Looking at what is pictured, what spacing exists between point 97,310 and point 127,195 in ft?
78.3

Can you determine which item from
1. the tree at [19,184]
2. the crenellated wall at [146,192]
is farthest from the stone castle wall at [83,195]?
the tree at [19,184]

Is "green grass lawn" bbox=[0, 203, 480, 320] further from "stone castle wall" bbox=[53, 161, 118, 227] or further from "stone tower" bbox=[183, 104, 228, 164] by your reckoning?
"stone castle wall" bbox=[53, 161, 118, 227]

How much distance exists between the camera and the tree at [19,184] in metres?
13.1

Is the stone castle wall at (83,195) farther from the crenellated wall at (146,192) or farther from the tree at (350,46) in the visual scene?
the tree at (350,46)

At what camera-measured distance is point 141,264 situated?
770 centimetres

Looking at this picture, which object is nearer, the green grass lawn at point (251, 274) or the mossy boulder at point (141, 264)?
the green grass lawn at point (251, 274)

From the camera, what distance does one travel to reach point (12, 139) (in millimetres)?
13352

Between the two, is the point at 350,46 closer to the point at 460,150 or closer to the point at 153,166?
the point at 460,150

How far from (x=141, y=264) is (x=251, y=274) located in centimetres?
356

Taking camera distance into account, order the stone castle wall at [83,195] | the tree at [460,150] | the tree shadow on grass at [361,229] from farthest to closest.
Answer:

+-------+

- Given instruction -
Write out all of the items above word for word, keeping each line as it appears.

- Solution to this problem -
Looking at what is pictured, what spacing exists between point 97,310 and point 127,195 in ft?
78.3

Can you determine which item from
1. the tree at [19,184]
2. the crenellated wall at [146,192]
is farthest from the stone castle wall at [83,195]?
the tree at [19,184]

Is "green grass lawn" bbox=[0, 203, 480, 320] further from "stone castle wall" bbox=[53, 161, 118, 227] or further from "stone tower" bbox=[183, 104, 228, 164] by your reckoning?
"stone castle wall" bbox=[53, 161, 118, 227]

How much distance exists between the camera and the tree at [19,184] in metres?
13.1

Is the stone castle wall at (83,195) farther from the crenellated wall at (146,192) or farther from the tree at (350,46) in the visual scene?
the tree at (350,46)

At what camera-measured distance is point 141,264 situated?
770 centimetres

Looking at this picture, which object is nearer, the green grass lawn at point (251, 274) or the mossy boulder at point (141, 264)?
the green grass lawn at point (251, 274)

From the camera, what distance does one travel to reach point (12, 139) (in millimetres)?
13352

Between the two, is the point at 350,46 closer to the point at 460,150 or closer to the point at 153,166?
the point at 460,150

How far from (x=141, y=264) is (x=251, y=274) located in centimetres?
356

Taking camera distance into account, order the stone castle wall at [83,195] | the tree at [460,150] | the tree shadow on grass at [361,229] from farthest to closest.
Answer:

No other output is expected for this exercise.